Earnest Money Basics
Individual state laws and real estate regulations govern the use of earnest money in real estate transactions. All involved in a real estate transaction should be familiar with their state's rules regarding the handling of earnest money, particularly in the failed transaction with a dispute.
In a thesaurus, a synonym for earnest is sincere. When purchasing real property, the buyer offers a sum of deposited money to be held to indicate their sincerity and intent to go through with the purchase process. The amount offered usually correlates somewhat with the purchase price of the real property.
However, this can vary by locality and custom. The amount of earnest money is also normally a negotiable item. The seller does not have to accept the initial amount offered by the prospective buyer. Sellers can require an increase in earnest money deposited for various reasons:
- Buyer has requested extended period to closing
- Buyer is offering zero or very low down payment
- Seller has increased interest or other offers on the property
- Buyer just offered too little money in the first place
- Seller is concerned about the buyer's ability to get a mortgage
In some cases, sellers may set a minimum earnest money amount in the listing advertisement. New home builders may also have certain minimum up-front deposit requirements. Most states have very strict rules regarding the handling of and accounting for earnest money deposits.
The money is usually held in an escrow company account, title company account, buyers' broker trust account, or sellers' broker trust account. It is always the buyer's money in a transaction that goes through to closing. On the settlement statement, it is used to offset the buyers' costs in the transaction.
The disposition of earnest money in a dispute and a failed transaction is also spelled out in state law and real estate regulations.
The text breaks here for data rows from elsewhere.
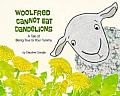 Woolfred Cannot Eat Dandelions A Tale of Being True to Your Tummy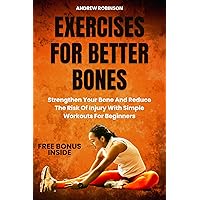 EXERCISES FOR BETTER BONES: Strengthen Your Bone And Reduce The Risk Of Injury With Simple Workouts For Beginners EXERCISES FOR BETTER BONES: Strengthen Your Bone And Reduce The Risk Of Injury With Simple Workouts For Beginners Kindle Paperback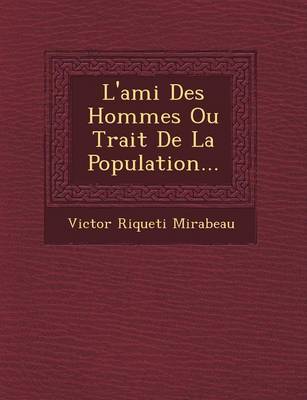 Book cover for L'Ami Des Hommes Ou Trait de La Population...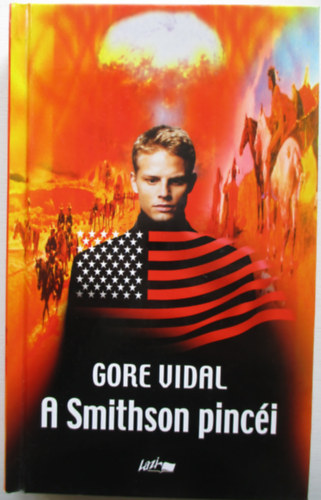 Gore Vidal - A Smithson pincéi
In many real estate contracts, the buyer and seller agree to mediate before going to court and taking further legal action. Mediation usually results in an agreement by the parties as to how to distribute earnest money in the failed deal. In many cases just avoiding the cost of mediation will result in an agreement between the parties. In all cases, real estate agents and brokers should place the highest priority on the handling of client funds.
Investors and Earnest Money
Real estate investment involves a number of strategies, and they each have unique characteristics. Some are better if the investor can keep their earnest money deposit to a minimum. Of course, this has a lot to do with the game plan the seller has in place.
When it comes to wholesale, it's a goal to invest as little as possible into the deal. The wholesaler who uses an assignment contract will need to put up some earnest money but will want to keep it low. The good news is that you're generally working with a highly motivated seller. They may accept very low earnest money deposits because they haven't been able to sell and want out of the property.
Sure, you can cut a deal on the other end with your buyer to cover your earnest money, but that will only happen if both deals end up closing. I have heard of wholesalers putting as little as $100 into an earnest money deposit to lock up a property.
The Competitive Situation
In hot real estate markets, buyers may find themselves competing for a property. Ignoring arguments for or against getting into this situation, if you are and you want the property, earnest money can help. If you're sure you can perform, get your mortgage and close on the deal, then earnest money is simply a front-end deposit on your down payment and closing costs.
Should you end up in a bidding situation, you really want the home, and you know that you can get the mortgage and close on the deal, then up your earnest money. The seller may be comparing several offers, and there may even be one higher than yours. However, if you are offering significantly more earnest money, you may get the home!